STTN Out of CUDA memory when training

On a single RTX 3090. Is there a param I can adjust to make this work?

Thanks

Jun 28 '23 11:06 antithing

I am also trying to train a model at 1920x1080, and when I change the batch size and resolution:

{
    "seed": 2020,
    "save_dir": "release_model/",
    "data_loader": {
        "name": "davis",
        "data_root": "datasets/",
        "w": 1920,
        "h": 1080,
        "sample_length": 10
    },
    "losses": {
        "hole_weight": 1,
        "valid_weight": 1,
        "adversarial_weight": 0.01,
        "GAN_LOSS": "hinge"
    },
    "trainer": {
        "type": "Adam",
        "beta1": 0,
        "beta2": 0.99,
        "lr": 1e-4,
        "d2glr": 1, 
        "batch_size": 4,
        "num_workers": 1,
        "verbosity": 2,
        "log_step": 100,
        "save_freq": 1e4,
        "valid_freq": 1e4, 
        "iterations": 50e4,
        "niter": 30e4,
        "niter_steady": 30e4
    }
}

I see this error:

inpainting\STTN-master\STTN-master\model\sttn.py", line 188, in forward
mm = m.view(b, t, 1, out_h, height, out_w, width)
RuntimeError: shape '[4, 10, 1, 60, 60, 108, 108]' is invalid for input of size 259200

Jun 28 '23 16:06 antithing

Try a lower batch size. Set it to 1 and see what happens. Also would it be possible to run the training at half or a quarter of your resolution and then upscale? Transformers are notorious for scaling quadratically with regard to their input so HD input size with temporal attention is perhaps unlikely to fit in 24GB vRAM (in my opinion, I could be wrong).

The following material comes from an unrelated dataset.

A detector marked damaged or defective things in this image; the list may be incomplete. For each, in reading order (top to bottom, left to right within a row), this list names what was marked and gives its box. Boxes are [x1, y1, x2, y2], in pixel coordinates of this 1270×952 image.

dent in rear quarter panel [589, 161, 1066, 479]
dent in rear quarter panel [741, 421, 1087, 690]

Jul 13 '23 08:07 alex-flwls

I got this running at HD resolution (1920x1080) on an Nvidia A10-G (24GB vRAM). This is for inference, I haven't tried training a new model yet.

Here's the patch sizes I used (in model/sttn.py): patchsize = [(480,270), (160, 90), (32, 18), (16, 9)]

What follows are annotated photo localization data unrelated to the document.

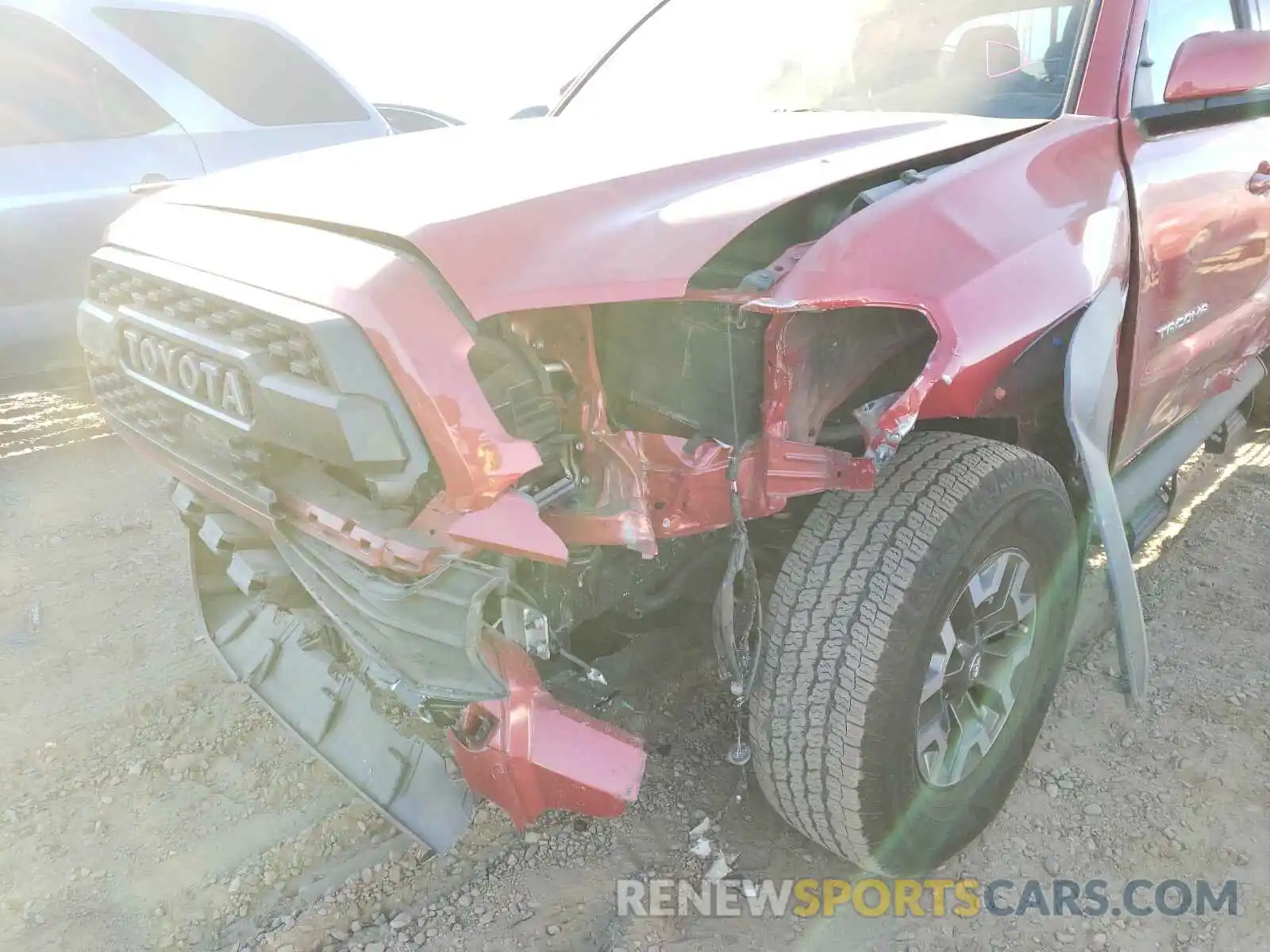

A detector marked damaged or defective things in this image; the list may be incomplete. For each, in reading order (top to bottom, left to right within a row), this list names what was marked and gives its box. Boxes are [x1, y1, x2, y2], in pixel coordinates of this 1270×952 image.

torn bumper piece [181, 487, 645, 853]
torn bumper piece [449, 637, 645, 832]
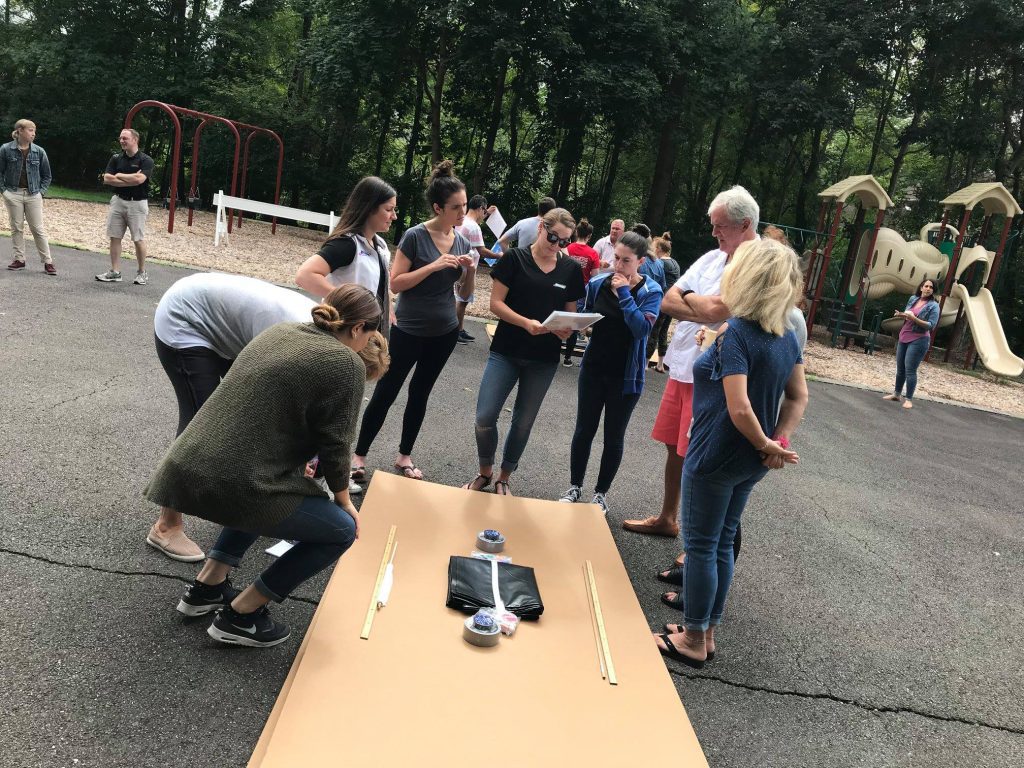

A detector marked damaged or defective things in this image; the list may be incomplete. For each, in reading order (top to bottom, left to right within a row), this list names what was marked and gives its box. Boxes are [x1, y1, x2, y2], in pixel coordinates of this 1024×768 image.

crack in asphalt [0, 548, 319, 606]
crack in asphalt [671, 671, 1024, 737]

And here's the hyperparameters from test.py: w, h = 1920, 1080 ref_length = 10 neighbor_stride = 3 default_fps = 24

The results aren't great though. I think this is possibly because limiting the number of neighbour and reference frames will inhibit the ability of the model to infer inpainted regions. Also changing the patch sizes from training is probably not helping.

Jul 19 '23 12:07 alex-flwls